In sum, Ristow has not set forth sufficient allegations to rely on the theory of a continuing violation. Thus, we are not persuaded by Ristow's argument that her claim should survive demurrer because there was a continuing violation. b) Failure to Prevent Harassment

Ristow's second cause of action sets forth a claim for failure to prevent harassment. (§ 12940, subds. (j) & (k).) Ristow does not raise a separate argument for this cause of action. Rather, Ristow combines the argument for the second cause of action into the argument for the first cause of action. (Cal. Rules of Court, rule 8.204(a)(1)(B) [separate points should be under separate headings].) Specifically, Ristow asserts, "The analysis is equally applicable to the second cause of action for Failure to Prevent Sexual Harassment as Ristow pled facts noting that Ristow's employer had knowledge of District Attorney Ramos' actions but failed to take affirmative steps in allowing the actions to continue. [¶] Accordingly, the first cause of action and second cause of action state facts sufficient to state a cause of action and are not barred by the statute of limitations under the continuing violation doctrine. As such, the Court erred in sustaining Respondents' Demurrers."

We have concluded the trial court did not err in sustaining defendants' demurrer on the first cause of action. Thus, we conclude the trial court did not err by sustaining defendants' demurrer on the second cause of action, since Ristow is relying on the same argument. To the extent Ristow intended to raise a different argument, we note that the paragraphs related to the second cause of action lack legal citations and record citations. (Cal. Rules of Court, rule 8.204(a)(1)(B) & (C).) The failure to provide such citations would waive any intended variation in the argument as it pertains to the second cause of action. (Kumar v. Yu (2011) 201 Cal.App.4th 1463, 1470 [record citations]; Los Angeles Unified School Dist. v. Casasola (2010) 187 Cal.App.4th 189, 212 [legal citations].)

c) Retaliation

Ristow asserts the trial court erred by sustaining the demurrer as to the third cause of action for retaliation (§ 12940, subd. (h)). We disagree.

Section 12940, subdivision (h), provides it is an unlawful employment practice "For any employer . . . or person to discharge, expel, or otherwise discriminate against any person because the person has opposed any practices forbidden under this part or because the person has filed a complaint, testified, or assisted in any proceeding under this part."

Ristow's FAC reflects that in August 2009 she "lodge[d] a complaint for sexual harassment, hostile work environment and work place [sic]retaliation with her employer, District Attorney's Office." In the narrative attached to the pleading, it is asserted Ristow lodged a complaint with the "Office of County Supervisor Neil Derry." After the lodging of the complaint, Ristow returned to work in October 2009 and found her desk cleaned out and her nameplate removed. Ristow then packed up her belongings with the help of a supervisor and coworker. In Ristow's third cause of action, she relies on a theory of constructive dismissal from her job.

:::::

**Exercise set:**
(1) Summarize the court opinion excerpt on Ristow's appeal in two sentences.
(2) Carry the court opinion excerpt on Ristow's appeal forward from its last sentence.

:::::

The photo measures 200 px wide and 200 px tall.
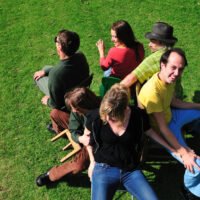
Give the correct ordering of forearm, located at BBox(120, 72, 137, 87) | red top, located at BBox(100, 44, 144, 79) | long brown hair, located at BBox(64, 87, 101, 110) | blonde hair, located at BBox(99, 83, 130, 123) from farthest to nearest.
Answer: red top, located at BBox(100, 44, 144, 79), forearm, located at BBox(120, 72, 137, 87), long brown hair, located at BBox(64, 87, 101, 110), blonde hair, located at BBox(99, 83, 130, 123)

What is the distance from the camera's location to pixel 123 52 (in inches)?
217

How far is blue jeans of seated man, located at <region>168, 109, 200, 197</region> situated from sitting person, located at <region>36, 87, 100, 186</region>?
1.00 meters

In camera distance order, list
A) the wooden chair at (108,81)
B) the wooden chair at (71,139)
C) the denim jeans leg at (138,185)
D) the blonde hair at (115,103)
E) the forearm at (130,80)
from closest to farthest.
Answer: the blonde hair at (115,103) → the denim jeans leg at (138,185) → the forearm at (130,80) → the wooden chair at (108,81) → the wooden chair at (71,139)

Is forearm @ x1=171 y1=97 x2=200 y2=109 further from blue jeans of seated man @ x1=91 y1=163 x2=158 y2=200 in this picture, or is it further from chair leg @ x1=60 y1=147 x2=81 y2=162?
chair leg @ x1=60 y1=147 x2=81 y2=162

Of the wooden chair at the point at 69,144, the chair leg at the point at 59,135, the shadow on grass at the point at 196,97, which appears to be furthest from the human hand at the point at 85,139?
the shadow on grass at the point at 196,97

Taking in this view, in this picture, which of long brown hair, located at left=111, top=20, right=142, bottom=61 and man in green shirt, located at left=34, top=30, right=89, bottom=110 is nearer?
man in green shirt, located at left=34, top=30, right=89, bottom=110

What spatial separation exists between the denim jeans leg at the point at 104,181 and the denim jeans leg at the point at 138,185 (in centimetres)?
12

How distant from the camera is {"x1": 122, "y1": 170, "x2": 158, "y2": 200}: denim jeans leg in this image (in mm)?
4332

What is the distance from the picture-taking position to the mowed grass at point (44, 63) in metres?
5.30

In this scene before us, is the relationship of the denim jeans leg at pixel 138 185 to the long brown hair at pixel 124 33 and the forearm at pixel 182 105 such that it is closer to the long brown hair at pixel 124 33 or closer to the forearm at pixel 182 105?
the forearm at pixel 182 105

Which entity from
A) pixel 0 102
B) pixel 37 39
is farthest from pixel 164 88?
pixel 37 39

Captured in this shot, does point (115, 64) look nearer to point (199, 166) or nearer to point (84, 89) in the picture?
point (84, 89)

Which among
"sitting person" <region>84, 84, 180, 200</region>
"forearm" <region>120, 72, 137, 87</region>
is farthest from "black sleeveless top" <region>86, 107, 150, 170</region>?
"forearm" <region>120, 72, 137, 87</region>

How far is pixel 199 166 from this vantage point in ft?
14.6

:::::

**Responses per task:**
(1) The court holds that the trial court properly sustained the demurrer on Ristow's failure-to-prevent-harassment claim, because she relies on the same continuing-violation argument already rejected for her first cause of action, and any different argument would be waived for lack of legal and record citations. The court also disagrees that the trial court erred on her retaliation claim, noting that her pleading alleges she lodged a harassment complaint in August 2009, returned to work in October 2009 to find her desk cleaned out and her nameplate removed, and relies on a theory of constructive dismissal.

(2)
"'In order to establish a constructive discharge, an employee must plead and prove, by the usual preponderance of the evidence standard, that the employer either intentionally created or knowingly permitted working conditions that were so intolerable or aggravated at the time of the employee's resignation that a reasonable employer would realize that a reasonable person in the employee's position would be compelled to resign.' [Citation.] To be 'intolerable' or 'aggravated,' the employee's working conditions must be 'sufficiently extraordinary and egregious to overcome the normal motivation of a competent, diligent, and reasonable employee to remain on the job to earn a livelihood and to serve his or her employer. The proper focus is on whether the resignation was coerced, not whether it was simply one rational option for the employee.' [Citation.] 'The essence of the test is whether, under all the circumstances, the working conditions are so unusually adverse that a reasonable employee in plaintiff's position "'"would have felt compelled to resign."'" [Citation.]' [Citation.]" (Steele v. Youthful Offender Parole Bd. (2008) 162 Cal.App.4th 1241, 1253 (Steele).)

A fundamental flaw in Ristow's argument related to the third cause of action is that she does not direct this court to an allegation where she asserts she resigned from the Office, and when she resigned. In the FAC and exhibits, we found allegations that Ristow left the office on short-term medical leave and that she packed her belongings, but it is unclear if Ristow has severed her employment. Ristow's FAC only asserts, "[S]he has been unable to return to work." Given that it is unclear when, or if, Ristow resigned from the Office, we cannot evaluate whether "'working conditions . . . were so intolerable or aggravated at the time of the employee's resignation that a reasonable employer would realize that a reasonable person in the employee's position would be compelled to resign.' [Citation.]" (Steele, supra, 162 Cal.App.4th at p. 1253, italics added.)

Ristow asserts she set forth sufficient allegations to support the third cause of action. Ristow argues, "The retaliation culminated in removing Ristow's items and nameplate from her office when she returned following her medical leave." Noticeably, the retaliation did not culminate in Ristow's compelled resignation. Given the lack of resignation allegations, we conclude the trial court did not err is sustaining defendants' demurrers to the third cause of action, because the allegations do not support a theory of constructive discharge.

In addition to the constructive discharge theory, Ristow asserts the allegations show defendants altered the conditions of her employment. As set forth ante, the allegations reflect Ristow's desk was cleaned out and her nameplate was removed while she was away from the office for several months. When Ristow returned, she packed up her belongings with the help of a coworker and supervisor. Thus, it appears from the pleading and exhibits that Ristow's belongings were not thrown away—they were just moved from her desk. Ristow has not explained where her belongings went, if they were in a nicer office, in a trash bag, in a space equal to her prior office, et cetera. Thus, it cannot be deciphered from Ristow's FAC how the moving of her belongings altered the conditions of her employment. Accordingly, to the extent Ristow was asserting a second theory of retaliation, we conclude the trial court did not err by sustaining defendants' demurrers.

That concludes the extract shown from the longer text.